The Donjek River bridge at 3:24 p.m.

After cleaning the bus for the last time, I got home just after 8:00 - 17 hours after leaving Anchorage. That's an hour and a half longer than normal, but the weather made it much more difficult to not stop for pictures!

July 24, 2006: Whitehorse to Skagway and back - 224 miles
The timing of the cruise that my group is on makes it easy for Cathy and I to take our huskies to Skagway to meet them when they arrive there. The reaction is always wonderful (I have no doubt that most of them think I'm kidding when I tell them to look for me at 10:00 a.m. as they get off the ship). This year there was an added incentive for us to be there, as we wanted to take Kevin to the cabin to show him that part of our world. It turned out to be about as perfect an ending to not only this trip, but the entire 17-year-long adventure, as I could have hoped for. I joked several times that somebody on the bus was truly blessed to get us both weather and wildlife - now I think that maybe it was me, and I feel extremely lucky.

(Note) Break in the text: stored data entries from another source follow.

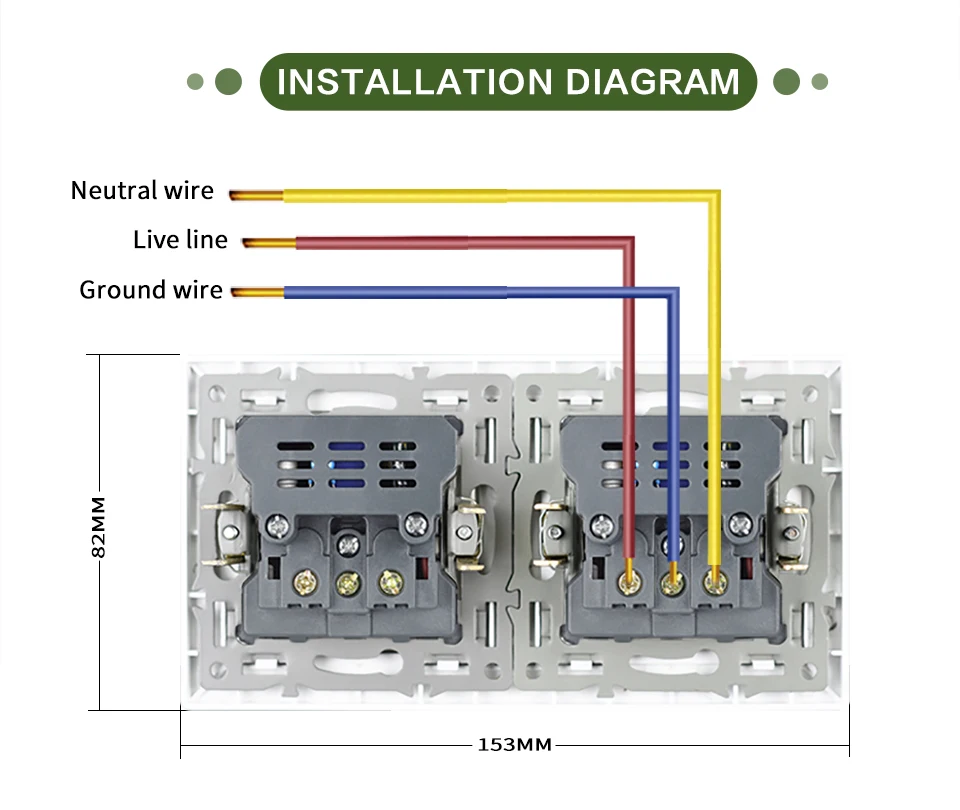 INSTALLATION DIAGRAM

Neutral wire

Live line

Ground wire

82MM

153MM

The total distance travelled in 14 days was 2,503 miles (4,005 km). Total number of photographs taken was about 600 - there are 551 left after editing.

Now, Web sites, photography, writing, working on the construction of a new house at Carcross, and planning a trip to New Zealand in 2008 are the focusses in the short term, with other tourism opportunities available in the longer term (likely with the White Pass & Yukon Route railway that runs 100 feet from our front door in the picture in some way). Whereever it all goes, I hope that you continue to travel with me through the pages of ExploreNorth!